Supermassive black holes with up to a 10$^{9}$ M$_{⊙}$ dwell in the centres of present-day galaxies, and their presence has been confirmed at z {\ge} 6. Their formation at such early epochs is still an enigma. Different pathways have been suggested to assemble supermassive black holes in the first billion years after the big bang. Direct collapse has emerged as a highly plausible scenario to form black holes as it provides seed masses of 10$^{5}$-10$^{6}$ M$_{⊙}$. Gravitational collapse in atomic cooling haloes with virial temperatures T$_{vir}$ {\ge} 10$^{4}$ K may lead to the formation of massive seed black holes in the presence of an intense background ultraviolet flux.
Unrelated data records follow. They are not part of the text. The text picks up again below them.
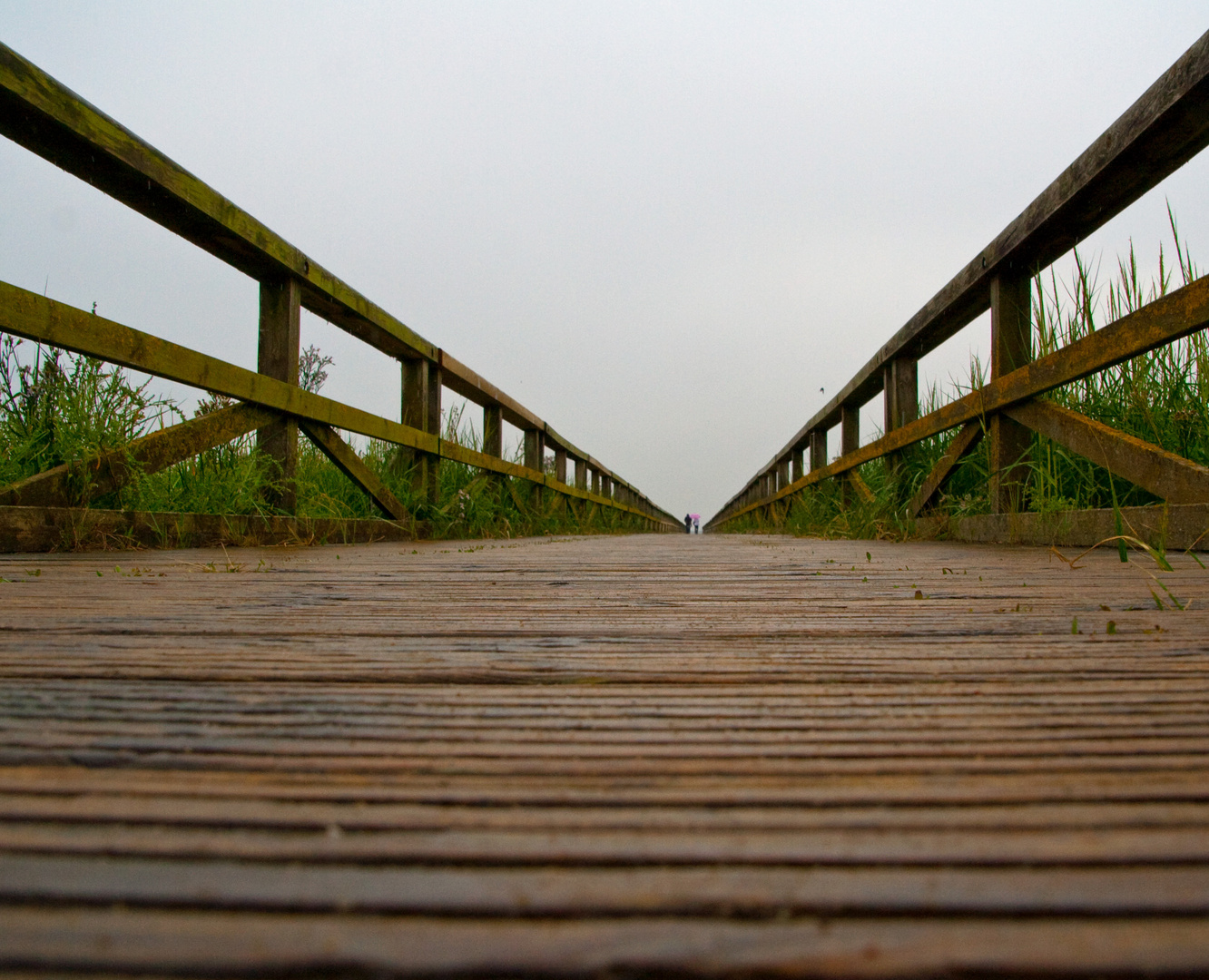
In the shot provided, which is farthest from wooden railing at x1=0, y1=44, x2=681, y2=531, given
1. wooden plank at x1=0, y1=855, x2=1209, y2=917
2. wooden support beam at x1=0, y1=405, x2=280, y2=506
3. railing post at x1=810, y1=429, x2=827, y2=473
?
railing post at x1=810, y1=429, x2=827, y2=473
Turbulence plays a central role in regulating accretion and transporting angular momentum. We present here the highest resolution cosmological large eddy simulations to date which track the evolution of high-density regions on scales of 0.25 au beyond the formation of the first peak, and study the impact of subgrid-scale turbulence. The peak density reached in these simulations is 1.2 {\times} 10$^{-8}$ g cm$^{-3}$. Our findings show that while fragmentation occasionally occurs, it does not prevent the growth of a central massive object resulting from turbulent accretion and occasional mergers. The central object reaches {\tilde}1000 M$_{⊙}$ within four free-fall times, and we expect further growth up to 10$^{6}$ M$_{⊙}$ through accretion in about 1 Myr. The direct collapse model thus provides a viable pathway of forming high-mass black holes at early cosmic times.